The mechanism for the between-row-spacing is the same, only the commands are called differently.

• \pgfsetmatrixrowsep{sep list}

• This macro sets the default separation list for rows.

• This command ends a line. The optional additional sep list is used to determine the spacing between the row being ended and the next row. The modes and the computation of $$d$$ is done in the same way as for columns. For the last row the optional argument has no effect.

Inside matrices (and only there) the command \\ is set up to mean the same as this command.

##### 107.5Callbacks¶

There are three macros that get called at the beginning and end of cells. By redefining these macros, which are empty by default, you can change the appearance of cells in a very general manner.

• \pgfmatrixemptycode

• This macro is executed for empty cells. This means that pgf uses some macro magic to determine whether a cell is empty (it immediately ends with \pgfmatrixemptycode or \pgfmatrixendrow) and, if so, put this macro inside the cell.

As can be seen, the macro is not executed for empty cells at the end of row when columns are added only later on.

• \pgfmatrixbegincode

• This macro is executed at the beginning of non-empty cells. Correspondingly, \pgfmatrixendcode is added at the end of every non-empty cell.

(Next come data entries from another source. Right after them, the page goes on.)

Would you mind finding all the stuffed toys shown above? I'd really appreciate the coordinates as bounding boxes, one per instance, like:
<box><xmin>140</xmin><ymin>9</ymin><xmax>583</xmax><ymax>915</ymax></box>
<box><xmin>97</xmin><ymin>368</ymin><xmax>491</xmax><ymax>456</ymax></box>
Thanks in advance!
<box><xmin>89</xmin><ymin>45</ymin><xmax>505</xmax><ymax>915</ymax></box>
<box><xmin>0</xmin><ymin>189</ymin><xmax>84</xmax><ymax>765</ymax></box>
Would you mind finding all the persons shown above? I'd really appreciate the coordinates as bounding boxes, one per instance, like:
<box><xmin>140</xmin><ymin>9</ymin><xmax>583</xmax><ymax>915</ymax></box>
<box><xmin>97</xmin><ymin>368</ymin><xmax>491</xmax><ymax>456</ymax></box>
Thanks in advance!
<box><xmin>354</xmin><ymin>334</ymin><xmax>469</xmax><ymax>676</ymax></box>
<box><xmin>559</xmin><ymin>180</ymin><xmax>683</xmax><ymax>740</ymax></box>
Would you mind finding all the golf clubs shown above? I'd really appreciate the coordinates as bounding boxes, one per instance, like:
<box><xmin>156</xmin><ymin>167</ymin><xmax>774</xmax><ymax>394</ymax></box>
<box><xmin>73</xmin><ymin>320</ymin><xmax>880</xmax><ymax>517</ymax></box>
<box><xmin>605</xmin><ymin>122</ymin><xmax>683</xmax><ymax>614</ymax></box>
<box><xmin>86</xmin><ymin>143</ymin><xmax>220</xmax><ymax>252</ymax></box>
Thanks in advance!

Note that between \pgfmatrixbegincode and \pgfmatrixendcode there will not only be the contents of the cell. Rather, pgf will add some (invisible) commands for book-keeping purposes that involve \let and \gdef. In particular, it is not a good idea to have \pgfmatrixbegincode end with \csname and \pgfmatrixendcode start with \endcsname.

• \pgfmatrixendcode

• See the explanation above.

The following two counters allow you to access the current row and current column in a callback:

• \pgfmatrixcurrentrow

• This counter stores the current row of the current cell of the matrix. Do not even think about changing this counter.

• \pgfmatrixcurrentcolumn

• This counter stores the current column of the current cell of the matrix.